BEGIN Data for this exercise
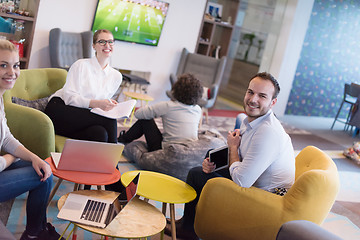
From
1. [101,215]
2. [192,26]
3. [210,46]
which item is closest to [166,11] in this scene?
[192,26]

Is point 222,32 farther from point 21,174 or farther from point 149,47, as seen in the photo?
point 21,174

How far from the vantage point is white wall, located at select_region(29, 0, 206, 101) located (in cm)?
591

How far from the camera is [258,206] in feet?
8.67

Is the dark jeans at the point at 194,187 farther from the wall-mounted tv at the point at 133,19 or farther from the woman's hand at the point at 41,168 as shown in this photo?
the wall-mounted tv at the point at 133,19

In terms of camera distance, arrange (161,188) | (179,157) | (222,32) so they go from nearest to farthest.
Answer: (161,188), (179,157), (222,32)

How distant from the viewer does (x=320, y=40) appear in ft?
30.2

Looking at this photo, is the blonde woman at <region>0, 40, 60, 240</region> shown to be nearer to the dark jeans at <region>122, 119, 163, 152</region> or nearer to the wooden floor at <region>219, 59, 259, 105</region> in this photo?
the dark jeans at <region>122, 119, 163, 152</region>

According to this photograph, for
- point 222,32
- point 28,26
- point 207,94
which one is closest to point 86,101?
point 28,26

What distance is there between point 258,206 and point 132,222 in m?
0.80

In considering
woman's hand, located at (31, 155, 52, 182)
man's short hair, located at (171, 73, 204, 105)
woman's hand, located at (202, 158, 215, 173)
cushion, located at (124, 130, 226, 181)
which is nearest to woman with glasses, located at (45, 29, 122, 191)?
cushion, located at (124, 130, 226, 181)

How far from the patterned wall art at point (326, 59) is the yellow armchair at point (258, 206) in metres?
6.79

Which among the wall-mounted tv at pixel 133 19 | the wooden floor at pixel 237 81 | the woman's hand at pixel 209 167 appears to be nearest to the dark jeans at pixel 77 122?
the woman's hand at pixel 209 167

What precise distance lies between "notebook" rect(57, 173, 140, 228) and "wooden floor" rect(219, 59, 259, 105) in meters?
6.51

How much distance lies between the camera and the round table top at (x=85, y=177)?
8.34ft
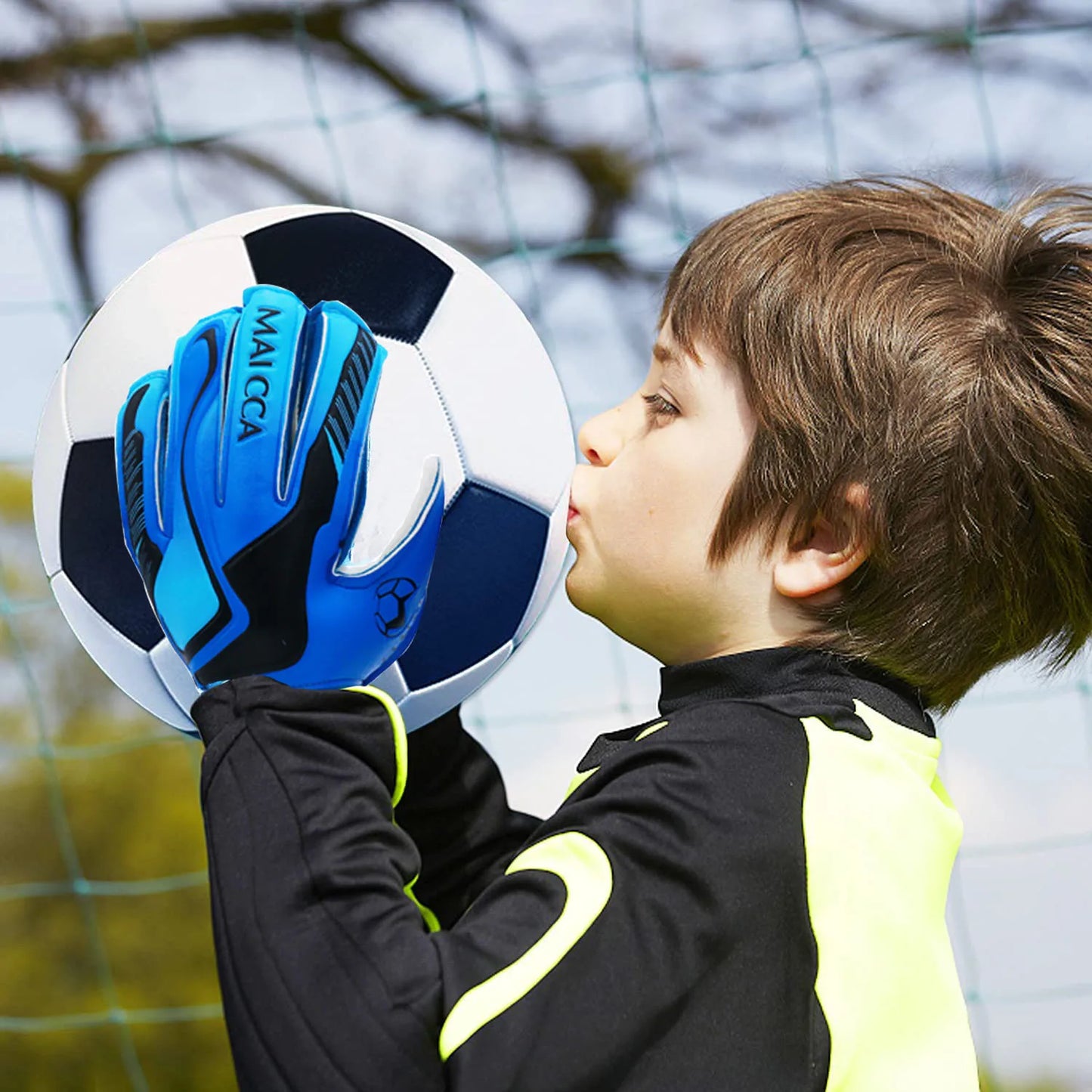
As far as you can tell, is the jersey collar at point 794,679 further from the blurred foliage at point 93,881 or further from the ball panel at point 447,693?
the blurred foliage at point 93,881

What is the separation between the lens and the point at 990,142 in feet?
7.95

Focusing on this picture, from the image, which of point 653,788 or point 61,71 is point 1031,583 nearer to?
point 653,788

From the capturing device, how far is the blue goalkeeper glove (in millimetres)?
778

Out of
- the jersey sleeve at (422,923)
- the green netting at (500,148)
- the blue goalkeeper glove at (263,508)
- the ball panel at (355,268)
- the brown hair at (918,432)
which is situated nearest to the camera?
the jersey sleeve at (422,923)

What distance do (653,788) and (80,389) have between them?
0.51 metres

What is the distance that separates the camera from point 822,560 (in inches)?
35.3

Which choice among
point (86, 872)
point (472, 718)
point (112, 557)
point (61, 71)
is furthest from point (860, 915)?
point (86, 872)

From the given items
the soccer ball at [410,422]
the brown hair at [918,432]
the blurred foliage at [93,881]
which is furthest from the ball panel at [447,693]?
the blurred foliage at [93,881]

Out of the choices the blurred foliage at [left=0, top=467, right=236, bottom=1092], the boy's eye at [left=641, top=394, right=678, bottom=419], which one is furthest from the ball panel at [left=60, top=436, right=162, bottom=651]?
the blurred foliage at [left=0, top=467, right=236, bottom=1092]

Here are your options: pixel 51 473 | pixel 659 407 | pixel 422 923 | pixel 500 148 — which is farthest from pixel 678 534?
pixel 500 148

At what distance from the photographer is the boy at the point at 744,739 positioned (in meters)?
0.69

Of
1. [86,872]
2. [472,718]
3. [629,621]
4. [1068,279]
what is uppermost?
[1068,279]

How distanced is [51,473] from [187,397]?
26 cm

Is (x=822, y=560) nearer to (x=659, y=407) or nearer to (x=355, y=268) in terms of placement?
(x=659, y=407)
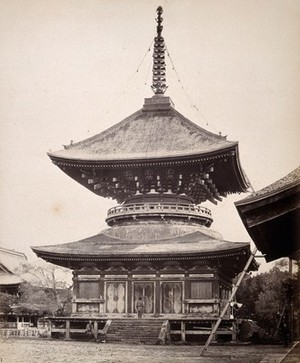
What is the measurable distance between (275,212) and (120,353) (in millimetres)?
5854

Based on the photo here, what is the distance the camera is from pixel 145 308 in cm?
1464

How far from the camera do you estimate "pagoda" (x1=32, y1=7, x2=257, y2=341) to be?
14383 millimetres

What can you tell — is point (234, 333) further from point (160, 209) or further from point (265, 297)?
point (265, 297)

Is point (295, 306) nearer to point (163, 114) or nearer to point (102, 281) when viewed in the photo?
point (102, 281)

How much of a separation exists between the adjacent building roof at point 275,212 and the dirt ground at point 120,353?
368 cm

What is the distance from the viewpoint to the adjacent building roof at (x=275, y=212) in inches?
207

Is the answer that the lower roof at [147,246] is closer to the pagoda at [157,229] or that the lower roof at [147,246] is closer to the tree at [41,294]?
the pagoda at [157,229]

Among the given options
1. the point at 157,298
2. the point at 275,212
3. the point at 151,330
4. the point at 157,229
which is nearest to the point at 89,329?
the point at 151,330

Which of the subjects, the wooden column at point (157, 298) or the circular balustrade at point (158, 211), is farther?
the circular balustrade at point (158, 211)

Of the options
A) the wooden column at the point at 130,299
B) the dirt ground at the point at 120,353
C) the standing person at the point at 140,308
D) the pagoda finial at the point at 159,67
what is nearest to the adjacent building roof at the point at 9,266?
the wooden column at the point at 130,299

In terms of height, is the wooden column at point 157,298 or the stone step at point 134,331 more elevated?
the wooden column at point 157,298

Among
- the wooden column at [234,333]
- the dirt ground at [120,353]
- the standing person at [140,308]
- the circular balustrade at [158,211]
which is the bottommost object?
the dirt ground at [120,353]

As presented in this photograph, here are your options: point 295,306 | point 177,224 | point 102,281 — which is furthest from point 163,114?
point 295,306

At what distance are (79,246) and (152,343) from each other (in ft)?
11.1
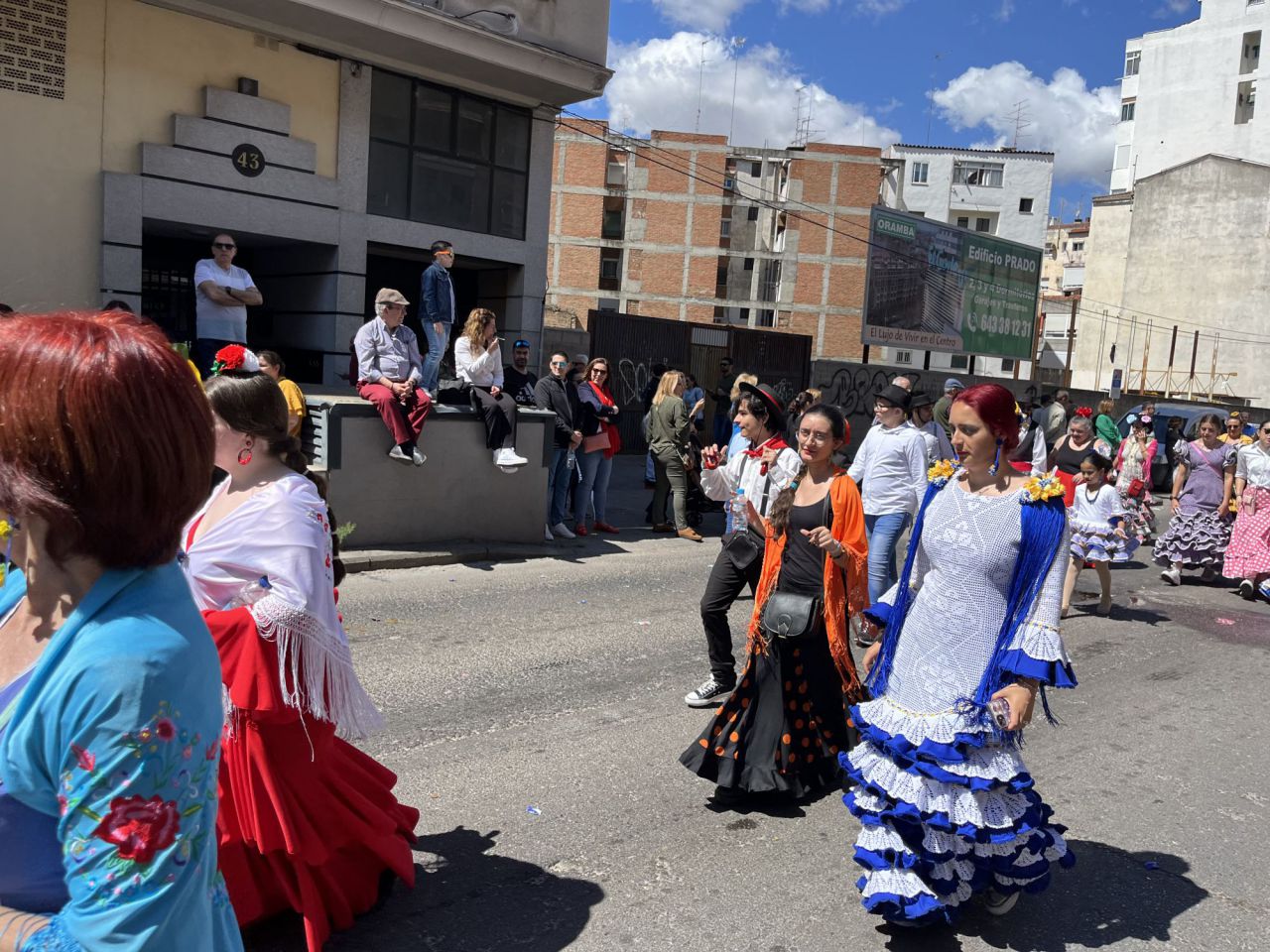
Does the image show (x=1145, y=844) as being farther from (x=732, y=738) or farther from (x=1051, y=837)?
(x=732, y=738)

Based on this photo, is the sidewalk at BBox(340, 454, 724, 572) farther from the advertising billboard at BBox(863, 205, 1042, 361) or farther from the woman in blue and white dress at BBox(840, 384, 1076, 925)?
the advertising billboard at BBox(863, 205, 1042, 361)

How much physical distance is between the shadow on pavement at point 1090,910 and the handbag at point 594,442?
7807 millimetres

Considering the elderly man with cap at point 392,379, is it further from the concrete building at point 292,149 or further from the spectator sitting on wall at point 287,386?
the concrete building at point 292,149

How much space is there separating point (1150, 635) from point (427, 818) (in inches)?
275

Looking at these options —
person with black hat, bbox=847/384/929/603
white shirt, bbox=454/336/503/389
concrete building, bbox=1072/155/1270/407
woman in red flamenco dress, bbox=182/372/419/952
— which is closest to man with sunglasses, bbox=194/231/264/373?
white shirt, bbox=454/336/503/389

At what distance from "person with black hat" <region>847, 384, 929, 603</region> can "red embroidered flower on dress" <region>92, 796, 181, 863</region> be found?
6.77 metres

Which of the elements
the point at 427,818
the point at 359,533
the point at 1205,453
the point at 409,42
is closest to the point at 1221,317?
the point at 1205,453

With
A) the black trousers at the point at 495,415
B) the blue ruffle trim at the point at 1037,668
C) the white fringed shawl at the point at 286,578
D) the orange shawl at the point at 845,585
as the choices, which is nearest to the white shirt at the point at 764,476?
the orange shawl at the point at 845,585

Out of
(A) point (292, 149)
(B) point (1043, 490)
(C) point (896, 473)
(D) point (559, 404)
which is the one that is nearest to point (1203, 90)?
(A) point (292, 149)

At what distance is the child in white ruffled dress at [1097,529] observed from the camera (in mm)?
9781

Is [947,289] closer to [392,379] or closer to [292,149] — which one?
[292,149]

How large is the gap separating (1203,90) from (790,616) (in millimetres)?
62246

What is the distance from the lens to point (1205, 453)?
12133mm

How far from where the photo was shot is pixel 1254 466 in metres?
11.4
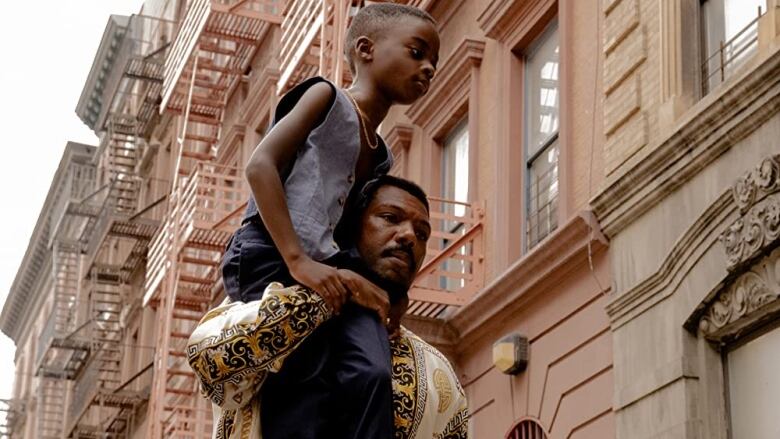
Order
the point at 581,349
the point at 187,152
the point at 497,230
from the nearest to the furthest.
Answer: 1. the point at 581,349
2. the point at 497,230
3. the point at 187,152

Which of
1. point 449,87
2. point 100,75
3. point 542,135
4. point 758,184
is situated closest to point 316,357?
point 758,184

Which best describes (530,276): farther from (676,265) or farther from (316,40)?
(316,40)

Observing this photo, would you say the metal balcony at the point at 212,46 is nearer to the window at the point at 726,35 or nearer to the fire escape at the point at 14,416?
the window at the point at 726,35

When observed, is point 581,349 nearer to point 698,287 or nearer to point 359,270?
point 698,287

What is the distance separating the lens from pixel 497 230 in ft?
57.2

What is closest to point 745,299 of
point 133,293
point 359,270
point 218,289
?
point 359,270

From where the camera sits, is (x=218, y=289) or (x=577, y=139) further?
(x=218, y=289)

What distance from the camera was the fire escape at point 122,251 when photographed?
37.9 meters

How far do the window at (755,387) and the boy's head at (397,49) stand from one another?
7254 millimetres

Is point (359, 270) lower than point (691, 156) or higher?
lower

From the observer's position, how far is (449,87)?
20125mm

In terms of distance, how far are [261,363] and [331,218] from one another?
0.57m

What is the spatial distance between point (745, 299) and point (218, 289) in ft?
53.2

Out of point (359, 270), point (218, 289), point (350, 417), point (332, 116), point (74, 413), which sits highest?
point (74, 413)
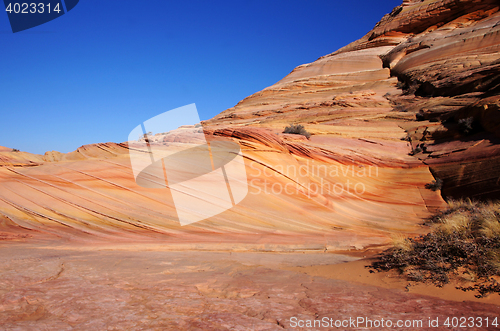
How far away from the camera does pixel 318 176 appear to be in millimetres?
9945

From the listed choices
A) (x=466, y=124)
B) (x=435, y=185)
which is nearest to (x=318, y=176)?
(x=435, y=185)

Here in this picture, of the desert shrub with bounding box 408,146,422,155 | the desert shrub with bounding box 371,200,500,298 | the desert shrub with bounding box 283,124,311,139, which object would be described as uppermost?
the desert shrub with bounding box 283,124,311,139

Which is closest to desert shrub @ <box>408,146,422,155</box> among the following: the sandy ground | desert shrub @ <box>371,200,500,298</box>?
desert shrub @ <box>371,200,500,298</box>

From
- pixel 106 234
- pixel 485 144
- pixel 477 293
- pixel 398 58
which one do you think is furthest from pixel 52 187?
pixel 398 58

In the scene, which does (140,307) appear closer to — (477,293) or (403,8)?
(477,293)

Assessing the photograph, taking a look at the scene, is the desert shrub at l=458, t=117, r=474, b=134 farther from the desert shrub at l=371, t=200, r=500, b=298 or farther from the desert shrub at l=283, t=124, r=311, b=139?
the desert shrub at l=371, t=200, r=500, b=298

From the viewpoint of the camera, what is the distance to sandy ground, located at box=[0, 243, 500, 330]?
2496 mm

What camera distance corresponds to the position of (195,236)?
6.28m

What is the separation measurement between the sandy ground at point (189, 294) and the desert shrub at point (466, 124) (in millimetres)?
9818

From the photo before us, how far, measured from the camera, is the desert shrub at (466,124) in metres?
11.1

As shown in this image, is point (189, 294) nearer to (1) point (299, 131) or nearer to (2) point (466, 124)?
(1) point (299, 131)

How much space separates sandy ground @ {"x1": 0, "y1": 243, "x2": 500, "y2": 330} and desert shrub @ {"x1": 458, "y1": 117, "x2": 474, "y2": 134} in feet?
32.2

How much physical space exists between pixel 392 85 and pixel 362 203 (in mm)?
16876

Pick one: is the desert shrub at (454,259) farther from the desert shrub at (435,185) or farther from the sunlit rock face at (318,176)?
the desert shrub at (435,185)
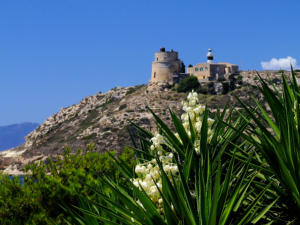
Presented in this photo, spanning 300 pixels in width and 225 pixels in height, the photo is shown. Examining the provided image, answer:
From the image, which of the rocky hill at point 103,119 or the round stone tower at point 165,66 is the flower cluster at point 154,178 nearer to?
the rocky hill at point 103,119

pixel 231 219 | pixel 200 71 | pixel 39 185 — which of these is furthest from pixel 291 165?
pixel 200 71

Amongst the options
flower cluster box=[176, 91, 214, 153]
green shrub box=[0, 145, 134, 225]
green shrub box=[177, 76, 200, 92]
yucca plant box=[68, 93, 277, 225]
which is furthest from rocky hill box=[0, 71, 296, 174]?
yucca plant box=[68, 93, 277, 225]

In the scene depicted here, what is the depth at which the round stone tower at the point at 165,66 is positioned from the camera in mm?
77000

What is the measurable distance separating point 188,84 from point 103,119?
57.2 feet

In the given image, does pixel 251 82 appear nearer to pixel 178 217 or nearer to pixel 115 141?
pixel 115 141

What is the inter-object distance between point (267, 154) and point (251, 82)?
70.3 meters

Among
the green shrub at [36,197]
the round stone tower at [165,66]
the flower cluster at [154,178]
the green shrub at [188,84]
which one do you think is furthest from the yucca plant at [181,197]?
the round stone tower at [165,66]

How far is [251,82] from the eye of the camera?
71.8 metres

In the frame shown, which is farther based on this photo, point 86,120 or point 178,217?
point 86,120

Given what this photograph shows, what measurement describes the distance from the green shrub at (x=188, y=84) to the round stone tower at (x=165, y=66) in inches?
168

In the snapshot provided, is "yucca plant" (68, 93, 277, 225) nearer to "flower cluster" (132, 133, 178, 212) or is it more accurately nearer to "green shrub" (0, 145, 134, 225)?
"flower cluster" (132, 133, 178, 212)

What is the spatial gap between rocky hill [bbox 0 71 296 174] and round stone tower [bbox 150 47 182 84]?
2291 millimetres

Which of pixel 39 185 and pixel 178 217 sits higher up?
pixel 178 217

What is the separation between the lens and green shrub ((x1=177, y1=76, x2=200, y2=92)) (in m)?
71.6
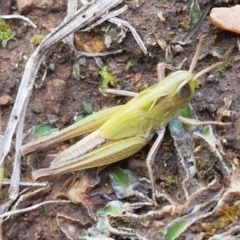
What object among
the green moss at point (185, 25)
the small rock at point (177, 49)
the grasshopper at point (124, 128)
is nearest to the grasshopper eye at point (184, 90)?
the grasshopper at point (124, 128)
END Data for this exercise
**Exercise prompt**:
Leave out every picture, and write out exactly the lines from the one bearing "How far is [251,82]" through the final line.

**The completed task**:
How far is [251,82] from the eye of the camera?
71.8 metres

In the frame shown, which is farther based on this photo, point 86,120 or point 178,217?
point 86,120

Given what this photograph shows, what measurement describes the distance from the green shrub at (x=188, y=84) to the round stone tower at (x=165, y=66) in inches?
168

In the snapshot provided, is "yucca plant" (68, 93, 277, 225) nearer to "flower cluster" (132, 133, 178, 212) or is it more accurately nearer to "green shrub" (0, 145, 134, 225)?
"flower cluster" (132, 133, 178, 212)

What is the spatial gap between rocky hill [bbox 0 71 296 174] and round stone tower [bbox 150 47 182 84]?
2291 millimetres

Which of pixel 39 185 and pixel 178 217 sits higher up?
pixel 178 217

What is the separation between the lens and green shrub ((x1=177, y1=76, x2=200, y2=92)) (in m)?
71.6
What object among
the green moss at point (185, 25)
the small rock at point (177, 49)
the grasshopper at point (124, 128)
is nearest to the grasshopper eye at point (184, 90)?
the grasshopper at point (124, 128)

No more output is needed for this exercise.